begin

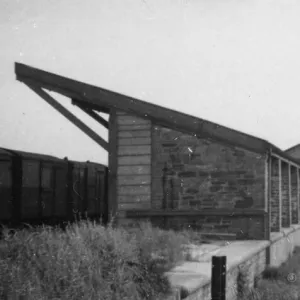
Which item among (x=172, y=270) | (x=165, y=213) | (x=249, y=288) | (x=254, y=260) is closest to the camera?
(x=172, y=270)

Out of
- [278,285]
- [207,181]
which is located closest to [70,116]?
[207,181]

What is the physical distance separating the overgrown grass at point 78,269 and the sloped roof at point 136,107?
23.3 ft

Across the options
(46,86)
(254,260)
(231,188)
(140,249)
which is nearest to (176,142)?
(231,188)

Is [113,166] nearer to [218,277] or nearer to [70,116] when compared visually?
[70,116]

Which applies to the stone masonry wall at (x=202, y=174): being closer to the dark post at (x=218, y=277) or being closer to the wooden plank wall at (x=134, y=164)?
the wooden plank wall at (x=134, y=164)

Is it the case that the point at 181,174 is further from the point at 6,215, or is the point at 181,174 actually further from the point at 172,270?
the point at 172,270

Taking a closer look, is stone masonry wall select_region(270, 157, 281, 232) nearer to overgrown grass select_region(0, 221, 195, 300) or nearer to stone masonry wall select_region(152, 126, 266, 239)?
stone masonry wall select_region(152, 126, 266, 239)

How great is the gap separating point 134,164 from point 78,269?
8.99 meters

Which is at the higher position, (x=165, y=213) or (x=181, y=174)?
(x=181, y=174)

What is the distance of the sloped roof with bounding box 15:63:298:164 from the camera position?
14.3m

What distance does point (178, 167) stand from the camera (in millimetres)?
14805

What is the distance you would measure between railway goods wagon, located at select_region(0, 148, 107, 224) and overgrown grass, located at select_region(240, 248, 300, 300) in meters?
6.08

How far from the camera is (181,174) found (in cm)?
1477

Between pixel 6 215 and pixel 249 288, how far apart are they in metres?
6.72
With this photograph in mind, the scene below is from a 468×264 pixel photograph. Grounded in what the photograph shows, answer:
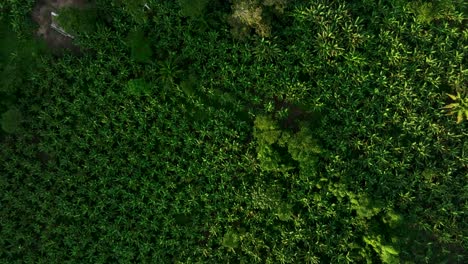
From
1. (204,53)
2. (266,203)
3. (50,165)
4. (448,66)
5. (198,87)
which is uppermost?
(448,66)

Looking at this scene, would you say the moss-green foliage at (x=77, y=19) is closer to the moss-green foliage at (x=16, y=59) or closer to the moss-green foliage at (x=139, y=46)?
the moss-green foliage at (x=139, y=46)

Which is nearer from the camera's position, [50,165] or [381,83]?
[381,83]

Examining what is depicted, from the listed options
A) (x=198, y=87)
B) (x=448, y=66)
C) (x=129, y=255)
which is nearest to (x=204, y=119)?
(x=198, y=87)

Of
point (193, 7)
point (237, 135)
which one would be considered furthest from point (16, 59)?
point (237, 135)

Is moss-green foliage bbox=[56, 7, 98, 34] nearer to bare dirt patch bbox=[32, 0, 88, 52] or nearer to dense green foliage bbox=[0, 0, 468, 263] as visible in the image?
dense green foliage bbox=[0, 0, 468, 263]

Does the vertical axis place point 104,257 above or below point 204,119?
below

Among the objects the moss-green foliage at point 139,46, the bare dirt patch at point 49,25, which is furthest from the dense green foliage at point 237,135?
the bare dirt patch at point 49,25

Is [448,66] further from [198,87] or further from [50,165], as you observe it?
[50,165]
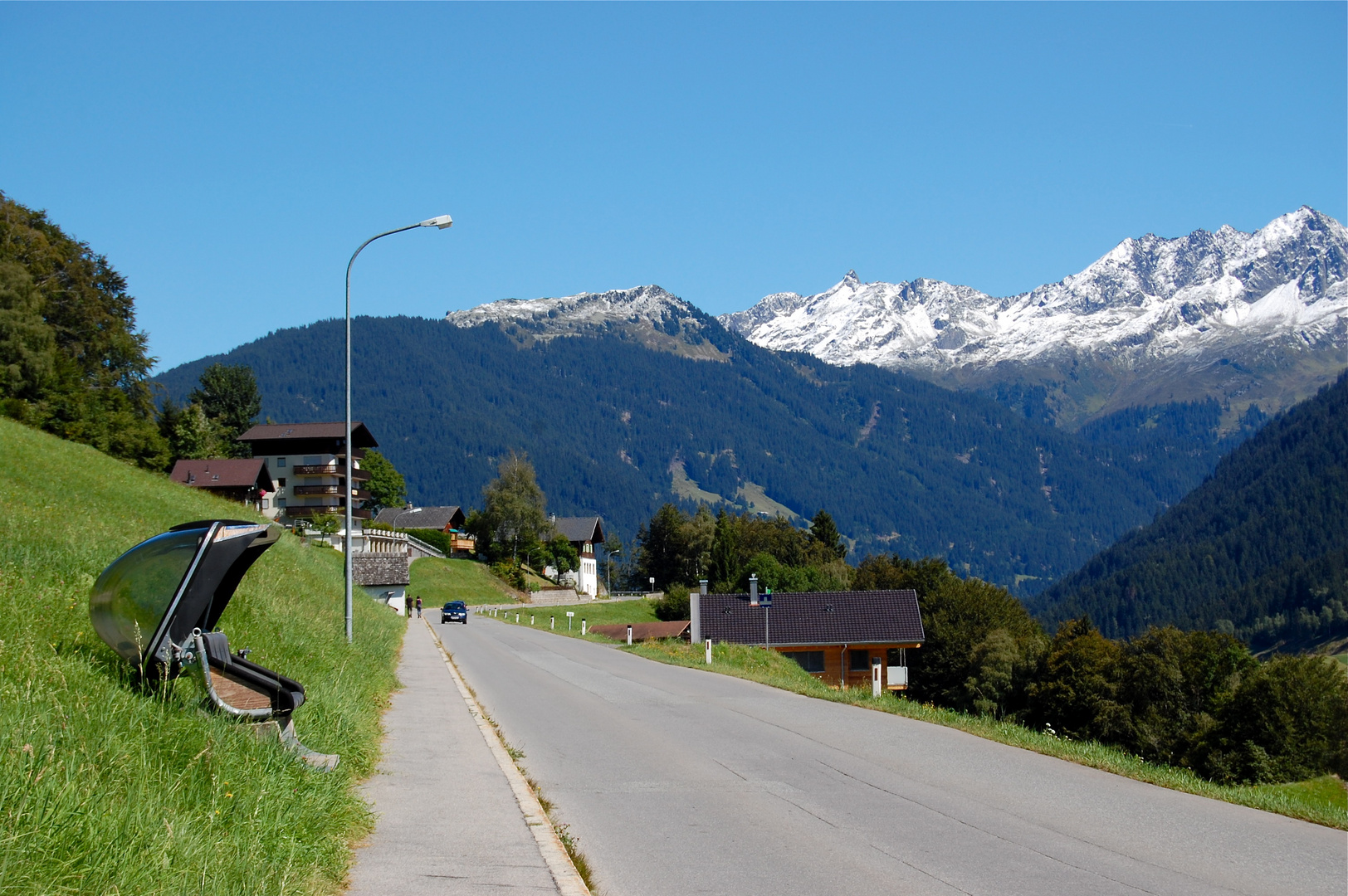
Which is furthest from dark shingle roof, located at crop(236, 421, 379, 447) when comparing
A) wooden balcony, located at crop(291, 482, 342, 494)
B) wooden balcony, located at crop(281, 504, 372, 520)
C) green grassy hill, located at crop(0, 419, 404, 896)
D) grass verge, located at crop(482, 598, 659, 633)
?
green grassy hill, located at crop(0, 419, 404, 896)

end
begin

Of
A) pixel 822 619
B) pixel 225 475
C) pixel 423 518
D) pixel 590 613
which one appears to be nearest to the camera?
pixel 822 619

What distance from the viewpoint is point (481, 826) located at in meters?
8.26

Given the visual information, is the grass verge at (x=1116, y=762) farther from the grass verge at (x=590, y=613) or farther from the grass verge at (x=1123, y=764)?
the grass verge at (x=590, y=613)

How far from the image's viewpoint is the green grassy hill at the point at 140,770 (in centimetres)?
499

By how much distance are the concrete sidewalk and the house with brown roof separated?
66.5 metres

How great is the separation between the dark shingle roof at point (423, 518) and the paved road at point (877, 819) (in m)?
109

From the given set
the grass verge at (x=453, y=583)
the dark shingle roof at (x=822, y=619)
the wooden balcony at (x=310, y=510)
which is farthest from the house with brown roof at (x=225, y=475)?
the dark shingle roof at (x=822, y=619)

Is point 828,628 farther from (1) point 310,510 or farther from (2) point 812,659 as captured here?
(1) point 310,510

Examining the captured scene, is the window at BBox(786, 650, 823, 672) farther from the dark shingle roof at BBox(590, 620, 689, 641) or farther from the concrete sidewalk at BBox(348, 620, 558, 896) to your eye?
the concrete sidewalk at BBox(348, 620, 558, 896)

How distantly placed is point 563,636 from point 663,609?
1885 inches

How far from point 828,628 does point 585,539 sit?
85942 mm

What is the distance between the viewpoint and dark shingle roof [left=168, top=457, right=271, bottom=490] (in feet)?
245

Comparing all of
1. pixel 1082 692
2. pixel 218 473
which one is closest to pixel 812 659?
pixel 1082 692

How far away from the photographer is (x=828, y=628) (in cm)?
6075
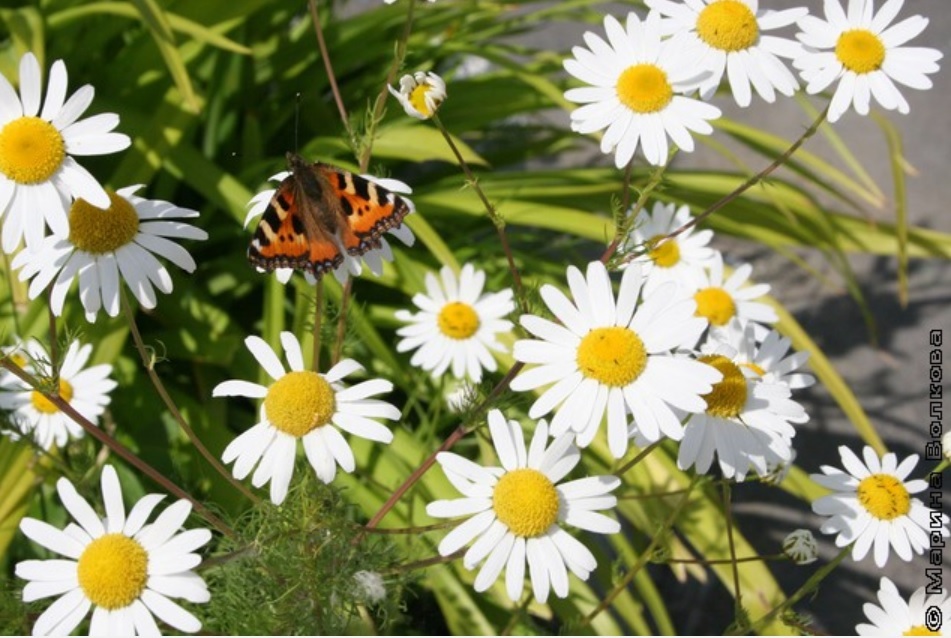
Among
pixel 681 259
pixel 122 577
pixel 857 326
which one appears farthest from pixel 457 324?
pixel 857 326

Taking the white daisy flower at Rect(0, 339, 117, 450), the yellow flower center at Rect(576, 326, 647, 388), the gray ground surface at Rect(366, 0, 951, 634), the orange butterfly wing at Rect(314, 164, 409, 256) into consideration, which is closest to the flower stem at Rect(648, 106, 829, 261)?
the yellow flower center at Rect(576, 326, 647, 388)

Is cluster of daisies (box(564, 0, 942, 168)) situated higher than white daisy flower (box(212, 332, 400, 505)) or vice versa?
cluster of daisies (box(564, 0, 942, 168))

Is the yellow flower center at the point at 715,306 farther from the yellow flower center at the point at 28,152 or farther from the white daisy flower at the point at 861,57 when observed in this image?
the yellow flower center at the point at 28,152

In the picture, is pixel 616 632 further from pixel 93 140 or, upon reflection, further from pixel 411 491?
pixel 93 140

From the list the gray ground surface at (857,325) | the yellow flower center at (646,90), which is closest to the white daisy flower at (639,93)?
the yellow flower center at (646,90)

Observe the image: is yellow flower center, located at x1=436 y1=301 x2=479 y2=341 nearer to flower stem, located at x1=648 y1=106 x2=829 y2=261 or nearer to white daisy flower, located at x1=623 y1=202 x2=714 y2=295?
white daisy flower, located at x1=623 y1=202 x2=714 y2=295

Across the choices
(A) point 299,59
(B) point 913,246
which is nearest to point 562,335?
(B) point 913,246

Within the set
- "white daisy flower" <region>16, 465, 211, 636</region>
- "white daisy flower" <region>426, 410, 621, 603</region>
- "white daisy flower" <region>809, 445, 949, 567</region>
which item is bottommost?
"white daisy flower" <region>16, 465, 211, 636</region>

end
begin

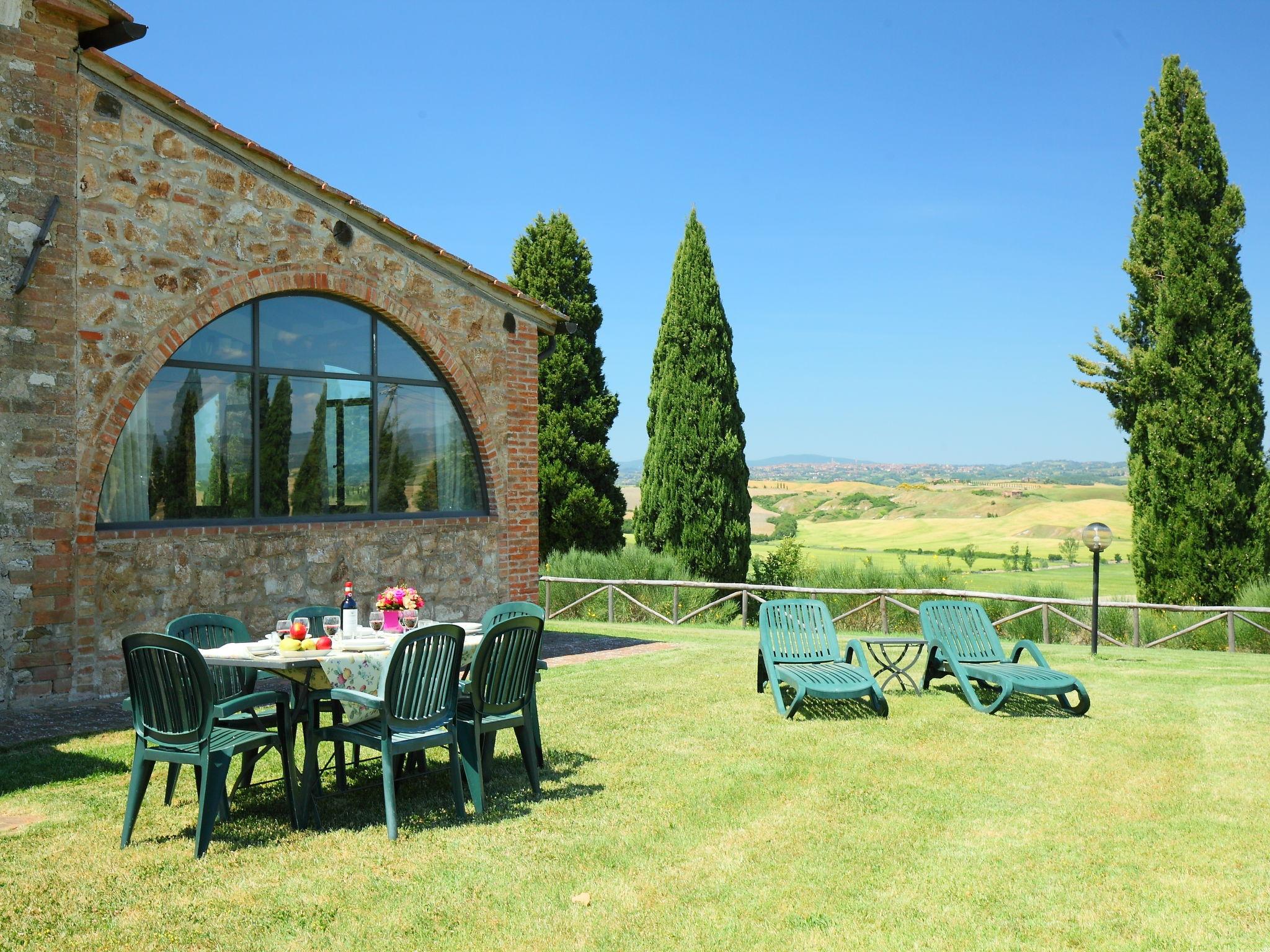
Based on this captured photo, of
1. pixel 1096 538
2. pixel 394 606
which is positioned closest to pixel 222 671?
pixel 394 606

end

* SHORT TASK
Please pick out each line of the material above that contains the word "scene" and copy those lines in full. Matches must have the same case.

* ANSWER TO THE EXERCISE
With this photograph in mind, the scene below is from a 468×264 pixel photograph. Grounded in what the photograph shows, answer:
Looking at this scene, would you say the moss-green foliage at (x=77, y=19) is closer to the moss-green foliage at (x=16, y=59) or closer to the moss-green foliage at (x=139, y=46)?
Examining the captured scene, is the window at BBox(786, 650, 823, 672) farther from the dark shingle roof at BBox(590, 620, 689, 641) or farther from the concrete sidewalk at BBox(348, 620, 558, 896) to your eye?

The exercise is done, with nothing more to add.